Since we know the size of a dictionary in python is limited. The better strategy is to learn the value function using deep learning techniques, so we can obtain high quality predictions `f(state, params)=value`.

We now seek to build a model that can predict the value function, rather than just storing them in a value dictionary with a policy.

This integrates supervised learning into reinforcement learning.

$$ error = (value_{true}-value_{pred})^2$$
$$ error = (E[G(t) | S_t = s]-value_{pred})^2$$
$$ error = (\dfrac{1}{N}\sum\limits_{k=1}^n G_{i,s} - value_{pred})^2$$

So each run in our simulation becomes a training point:

$$ error = \sum\limits_{k=1}^n (y_i -\hat{y_i})^2$$

When using linear methods to find the transformation of a state, you must manually do feature engineering. However, when using non-linear methods such as deep neural networks (which are also differentiable), we can allow them to construct the features that are most important. So we continue with the simple linear case and construct features for our board states.

One way to do this is to `one_hot_encode` by each of our states. A lot like time series data as a categorical variable. This blows up in dimensionality, so this really isn't any improvement. The positive to this is that you can clearly explain what the problem is, your model or your features.

· · · · ·

**WRITTEN REQUEST A:** Reproduce the passage on learning a value function with supervised methods word for word, from its first sentence to its last.
The text and the entries that follow it were taken from unrelated sources.

**EXERCISE INPUT:**
· · · · ·

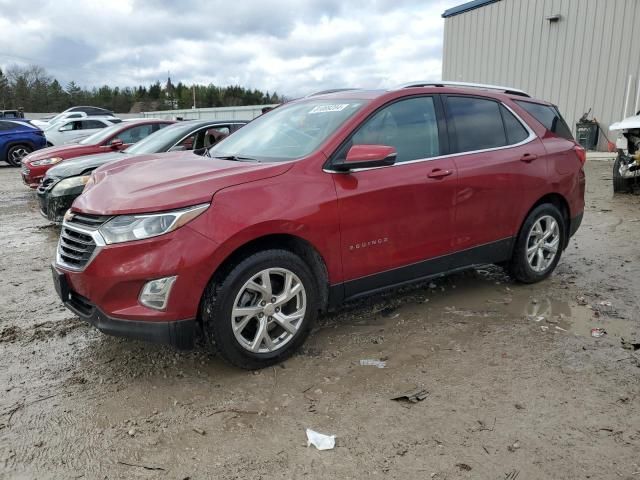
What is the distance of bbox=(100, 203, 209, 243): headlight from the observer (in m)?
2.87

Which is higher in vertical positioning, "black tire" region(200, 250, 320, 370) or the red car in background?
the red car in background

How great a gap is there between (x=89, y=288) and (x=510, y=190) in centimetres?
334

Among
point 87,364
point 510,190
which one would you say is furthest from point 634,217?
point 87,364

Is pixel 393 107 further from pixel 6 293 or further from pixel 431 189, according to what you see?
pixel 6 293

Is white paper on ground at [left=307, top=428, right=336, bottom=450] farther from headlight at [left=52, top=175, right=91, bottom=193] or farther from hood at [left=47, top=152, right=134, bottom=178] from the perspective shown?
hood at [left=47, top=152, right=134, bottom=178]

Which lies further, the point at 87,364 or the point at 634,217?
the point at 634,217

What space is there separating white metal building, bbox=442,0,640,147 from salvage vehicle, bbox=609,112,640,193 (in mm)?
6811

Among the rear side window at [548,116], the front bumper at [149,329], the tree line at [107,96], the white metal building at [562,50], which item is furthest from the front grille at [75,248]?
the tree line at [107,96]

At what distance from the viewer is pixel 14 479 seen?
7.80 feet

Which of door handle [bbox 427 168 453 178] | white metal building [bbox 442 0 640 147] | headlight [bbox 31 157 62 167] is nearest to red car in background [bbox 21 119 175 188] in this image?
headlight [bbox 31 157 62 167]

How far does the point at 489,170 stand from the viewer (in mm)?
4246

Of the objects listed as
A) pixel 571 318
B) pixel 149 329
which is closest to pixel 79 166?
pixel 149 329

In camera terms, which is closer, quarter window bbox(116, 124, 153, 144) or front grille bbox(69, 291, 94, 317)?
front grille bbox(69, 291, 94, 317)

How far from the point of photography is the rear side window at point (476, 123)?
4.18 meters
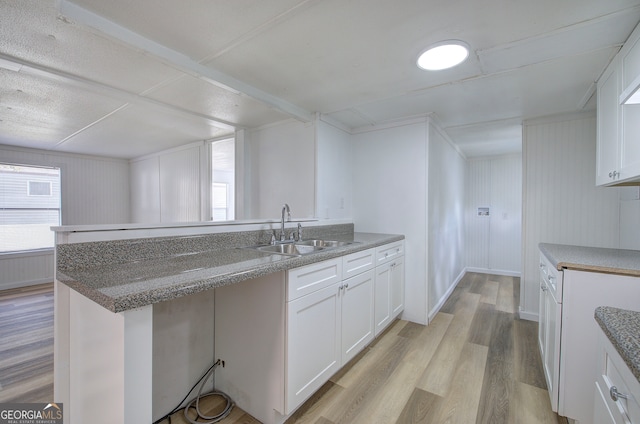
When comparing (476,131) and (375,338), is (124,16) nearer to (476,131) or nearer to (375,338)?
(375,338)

· · · · ·

**WRITTEN REQUEST B:** Find every line in the entries that contains the string "white" and copy each one out in full.

**RESPONSE A:**
Since we know the size of a dictionary in python is limited. The better strategy is to learn the value function using deep learning techniques, so we can obtain high quality predictions `f(state, params)=value`.

We now seek to build a model that can predict the value function, rather than just storing them in a value dictionary with a policy.

This integrates supervised learning into reinforcement learning.

$$ error = (value_{true}-value_{pred})^2$$
$$ error = (E[G(t) | S_t = s]-value_{pred})^2$$
$$ error = (\dfrac{1}{N}\sum\limits_{k=1}^n G_{i,s} - value_{pred})^2$$

So each run in our simulation becomes a training point:

$$ error = \sum\limits_{k=1}^n (y_i -\hat{y_i})^2$$

When using linear methods to find the transformation of a state, you must manually do feature engineering. However, when using non-linear methods such as deep neural networks (which are also differentiable), we can allow them to construct the features that are most important. So we continue with the simple linear case and construct features for our board states.

One way to do this is to `one_hot_encode` by each of our states. A lot like time series data as a categorical variable. This blows up in dimensionality, so this really isn't any improvement. The positive to this is that you can clearly explain what the problem is, your model or your features.

**RESPONSE B:**
Is white paper on ground at [left=307, top=428, right=336, bottom=450] farther from headlight at [left=52, top=175, right=91, bottom=193] or farther from hood at [left=47, top=152, right=134, bottom=178] from the perspective shown?
What space is there separating white metal building, bbox=442,0,640,147 from salvage vehicle, bbox=609,112,640,193 (in mm)?
Among the rear side window at [548,116], the front bumper at [149,329], the tree line at [107,96], the white metal building at [562,50], which item is furthest from the front grille at [75,248]?
Which of door handle [bbox 427 168 453 178] | white metal building [bbox 442 0 640 147] | headlight [bbox 31 157 62 167] is nearest to red car in background [bbox 21 119 175 188] in this image?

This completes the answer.